| SELECTION |
▬▬▬▬▬▬

What it argues
Command and Control is Eric Schlosser's investigation into the hidden history of nuclear weapons accidents and the organizations that tried to prevent them from detonating by accident. The book runs two tracks simultaneously: a detailed account of the 1980 Damascus, Arkansas missile explosion — in which a Titan II intercontinental ballistic missile caught fire and blew up in its silo, scattering a nine-megaton warhead across the Arkansas countryside — and a broader history of how the United States came to possess thousands of nuclear weapons it struggled to control safely.
Schlosser spent six years on the research and uncovered documents showing that near-catastrophes were far more common than the government ever acknowledged. A B-52 broke apart over North Carolina in 1961 and dropped two hydrogen bombs; investigators later found that a single low-voltage switch was all that stood between a detonation and survival. A Titan II in Kansas accidentally released a warhead that fell thirty feet before stopping just short of the ground. Schlosser catalogs dozens of similar events — collectively known as "broken arrows" — and traces the bureaucratic dynamics that allowed each one to be covered up or downplayed.

▬▬▬▬▬▬

| STATED PROBLEM 1 |
Answer these questions using the summary of Command and Control:
(a) In what year did the Titan II missile explode in Damascus, Arkansas?
(b) How many years did Schlosser spend on the research?
(c) How far did the warhead fall in the Kansas Titan II accident?

▬▬▬▬▬▬

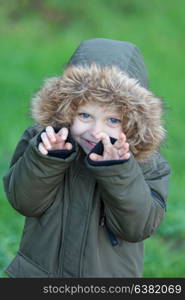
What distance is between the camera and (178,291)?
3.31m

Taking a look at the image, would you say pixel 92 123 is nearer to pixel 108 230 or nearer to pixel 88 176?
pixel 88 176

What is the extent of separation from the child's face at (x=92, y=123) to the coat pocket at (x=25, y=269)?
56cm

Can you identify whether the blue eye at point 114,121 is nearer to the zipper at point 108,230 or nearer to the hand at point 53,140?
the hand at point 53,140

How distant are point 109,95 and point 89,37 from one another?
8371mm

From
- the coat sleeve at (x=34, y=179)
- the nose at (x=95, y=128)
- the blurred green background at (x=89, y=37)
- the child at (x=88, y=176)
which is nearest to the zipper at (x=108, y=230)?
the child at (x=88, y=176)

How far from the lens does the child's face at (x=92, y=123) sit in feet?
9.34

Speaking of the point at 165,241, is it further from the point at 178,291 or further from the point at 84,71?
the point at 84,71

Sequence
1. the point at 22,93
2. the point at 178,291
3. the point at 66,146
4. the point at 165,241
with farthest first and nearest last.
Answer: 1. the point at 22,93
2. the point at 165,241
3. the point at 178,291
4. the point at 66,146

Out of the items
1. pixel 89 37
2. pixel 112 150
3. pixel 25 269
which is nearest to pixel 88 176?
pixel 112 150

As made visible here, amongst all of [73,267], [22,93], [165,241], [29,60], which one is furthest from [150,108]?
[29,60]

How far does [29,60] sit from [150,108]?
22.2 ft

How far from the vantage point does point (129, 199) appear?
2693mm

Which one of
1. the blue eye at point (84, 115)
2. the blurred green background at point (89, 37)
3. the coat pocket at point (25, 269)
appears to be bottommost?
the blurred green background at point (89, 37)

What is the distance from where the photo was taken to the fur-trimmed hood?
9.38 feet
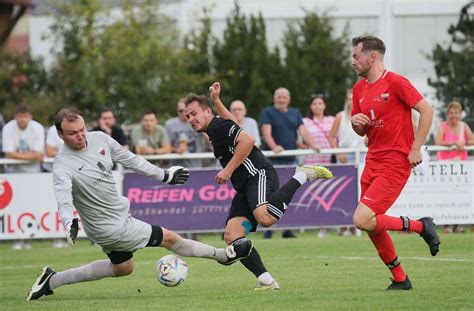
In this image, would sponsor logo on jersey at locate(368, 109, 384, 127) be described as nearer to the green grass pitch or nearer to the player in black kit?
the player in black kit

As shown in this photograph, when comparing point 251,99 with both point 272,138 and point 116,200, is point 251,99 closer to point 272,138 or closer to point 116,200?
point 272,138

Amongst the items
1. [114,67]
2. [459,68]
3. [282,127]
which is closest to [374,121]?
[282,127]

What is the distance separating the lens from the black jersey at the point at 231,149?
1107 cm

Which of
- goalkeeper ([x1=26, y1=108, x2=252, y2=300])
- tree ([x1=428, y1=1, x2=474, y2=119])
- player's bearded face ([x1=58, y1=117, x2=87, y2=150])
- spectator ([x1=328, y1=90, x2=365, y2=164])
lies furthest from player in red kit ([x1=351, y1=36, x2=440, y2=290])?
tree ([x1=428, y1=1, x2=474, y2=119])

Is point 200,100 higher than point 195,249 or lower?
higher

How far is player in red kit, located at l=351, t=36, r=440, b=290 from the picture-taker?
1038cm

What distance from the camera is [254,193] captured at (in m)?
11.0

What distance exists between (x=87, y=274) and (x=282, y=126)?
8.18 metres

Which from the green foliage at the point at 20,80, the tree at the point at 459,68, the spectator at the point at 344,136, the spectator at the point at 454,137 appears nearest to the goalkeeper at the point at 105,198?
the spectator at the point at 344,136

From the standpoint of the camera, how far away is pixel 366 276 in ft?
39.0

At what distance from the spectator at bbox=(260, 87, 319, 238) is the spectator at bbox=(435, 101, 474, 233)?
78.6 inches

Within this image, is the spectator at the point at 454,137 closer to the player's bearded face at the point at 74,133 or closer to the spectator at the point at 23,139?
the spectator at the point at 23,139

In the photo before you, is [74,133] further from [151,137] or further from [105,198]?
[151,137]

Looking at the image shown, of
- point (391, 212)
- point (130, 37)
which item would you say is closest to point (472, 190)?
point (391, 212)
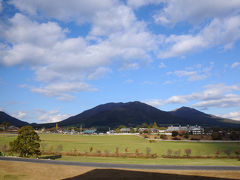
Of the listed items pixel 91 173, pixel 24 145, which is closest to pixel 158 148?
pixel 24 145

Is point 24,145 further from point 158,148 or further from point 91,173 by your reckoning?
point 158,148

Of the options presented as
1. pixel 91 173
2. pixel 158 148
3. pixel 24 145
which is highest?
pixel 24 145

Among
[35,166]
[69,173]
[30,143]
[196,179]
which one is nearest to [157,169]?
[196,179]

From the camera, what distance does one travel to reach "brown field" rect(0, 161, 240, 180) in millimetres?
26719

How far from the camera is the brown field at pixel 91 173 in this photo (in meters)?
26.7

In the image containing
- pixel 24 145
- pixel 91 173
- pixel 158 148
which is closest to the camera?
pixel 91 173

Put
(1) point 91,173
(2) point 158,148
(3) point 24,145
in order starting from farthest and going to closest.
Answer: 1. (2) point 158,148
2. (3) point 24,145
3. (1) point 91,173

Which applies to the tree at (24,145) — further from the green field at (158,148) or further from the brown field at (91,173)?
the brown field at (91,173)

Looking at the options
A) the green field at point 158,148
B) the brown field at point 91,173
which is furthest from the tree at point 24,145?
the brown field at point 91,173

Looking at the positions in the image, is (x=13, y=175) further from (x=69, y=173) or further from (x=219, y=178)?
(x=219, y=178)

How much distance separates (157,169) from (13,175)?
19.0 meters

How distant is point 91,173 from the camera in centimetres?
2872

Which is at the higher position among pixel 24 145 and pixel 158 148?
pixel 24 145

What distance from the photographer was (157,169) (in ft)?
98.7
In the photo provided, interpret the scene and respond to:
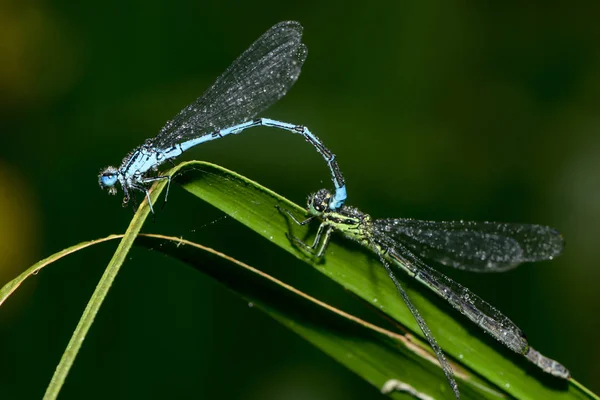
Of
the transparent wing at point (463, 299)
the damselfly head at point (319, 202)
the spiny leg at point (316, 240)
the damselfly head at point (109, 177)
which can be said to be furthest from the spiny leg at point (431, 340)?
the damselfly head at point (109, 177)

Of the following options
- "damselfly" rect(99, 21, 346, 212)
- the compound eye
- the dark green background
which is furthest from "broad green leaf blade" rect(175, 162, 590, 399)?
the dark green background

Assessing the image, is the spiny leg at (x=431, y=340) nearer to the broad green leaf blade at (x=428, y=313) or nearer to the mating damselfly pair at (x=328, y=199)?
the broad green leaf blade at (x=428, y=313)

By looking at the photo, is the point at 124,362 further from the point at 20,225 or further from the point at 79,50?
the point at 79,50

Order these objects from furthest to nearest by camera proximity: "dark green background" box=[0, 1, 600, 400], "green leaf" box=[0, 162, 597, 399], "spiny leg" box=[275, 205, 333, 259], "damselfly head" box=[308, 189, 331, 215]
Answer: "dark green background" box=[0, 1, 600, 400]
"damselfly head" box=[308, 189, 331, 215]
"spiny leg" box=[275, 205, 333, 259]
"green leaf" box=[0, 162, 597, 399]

▬▬▬▬▬▬

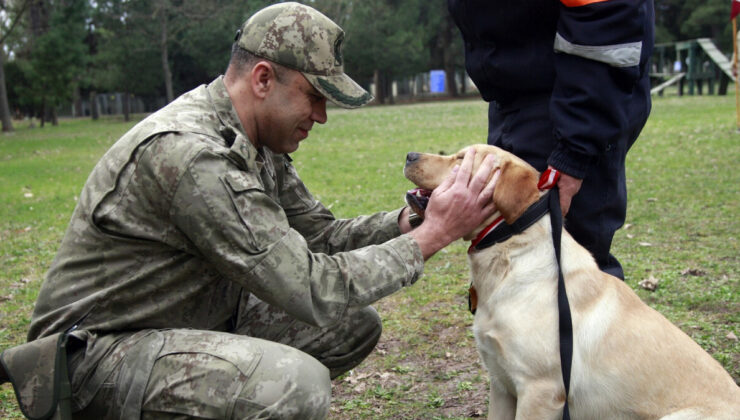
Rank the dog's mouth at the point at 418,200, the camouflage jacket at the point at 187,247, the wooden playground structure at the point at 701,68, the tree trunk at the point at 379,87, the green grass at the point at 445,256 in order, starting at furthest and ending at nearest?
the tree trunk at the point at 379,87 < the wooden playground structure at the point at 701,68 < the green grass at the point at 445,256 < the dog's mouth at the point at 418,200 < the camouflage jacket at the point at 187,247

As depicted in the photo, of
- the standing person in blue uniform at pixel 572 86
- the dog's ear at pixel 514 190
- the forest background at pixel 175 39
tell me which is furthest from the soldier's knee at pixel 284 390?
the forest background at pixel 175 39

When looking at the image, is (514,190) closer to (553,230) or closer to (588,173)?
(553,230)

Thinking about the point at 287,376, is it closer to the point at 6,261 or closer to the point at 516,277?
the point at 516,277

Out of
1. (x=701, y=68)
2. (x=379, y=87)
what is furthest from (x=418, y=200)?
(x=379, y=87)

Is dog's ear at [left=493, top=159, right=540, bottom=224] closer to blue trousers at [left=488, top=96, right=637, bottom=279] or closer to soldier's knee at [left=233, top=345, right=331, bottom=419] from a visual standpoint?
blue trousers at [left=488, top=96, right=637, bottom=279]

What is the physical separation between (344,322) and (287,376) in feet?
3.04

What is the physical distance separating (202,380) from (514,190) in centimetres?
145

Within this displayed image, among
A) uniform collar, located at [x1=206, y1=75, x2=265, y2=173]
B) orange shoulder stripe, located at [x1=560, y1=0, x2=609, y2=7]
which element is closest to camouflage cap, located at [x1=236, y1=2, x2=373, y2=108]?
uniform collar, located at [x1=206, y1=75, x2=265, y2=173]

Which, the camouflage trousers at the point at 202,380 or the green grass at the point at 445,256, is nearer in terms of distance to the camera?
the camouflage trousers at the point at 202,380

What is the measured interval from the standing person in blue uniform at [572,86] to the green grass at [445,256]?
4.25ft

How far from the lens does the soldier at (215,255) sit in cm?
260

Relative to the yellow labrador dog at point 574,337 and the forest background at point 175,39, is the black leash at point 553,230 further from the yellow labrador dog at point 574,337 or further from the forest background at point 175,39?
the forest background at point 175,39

▬▬▬▬▬▬

| STATED PROBLEM 2 |
In the records, print the lines from the line with "How far from the lens does the child's" up to and including the line with "4. the point at 66,146".

| FULL OUTPUT 1 |
(a) 1980
(b) Six years
(c) Thirty feet

| FULL OUTPUT 2 |
How far from the lens does the child's face at (x=92, y=123) sit in feet?
9.34

Speaking of the point at 165,241, is it further from the point at 178,291 or further from the point at 84,71?
the point at 84,71

Sequence
1. the point at 22,93
2. the point at 178,291
3. the point at 66,146
4. the point at 165,241
with farthest first and nearest last.
Answer: 1. the point at 22,93
2. the point at 165,241
3. the point at 178,291
4. the point at 66,146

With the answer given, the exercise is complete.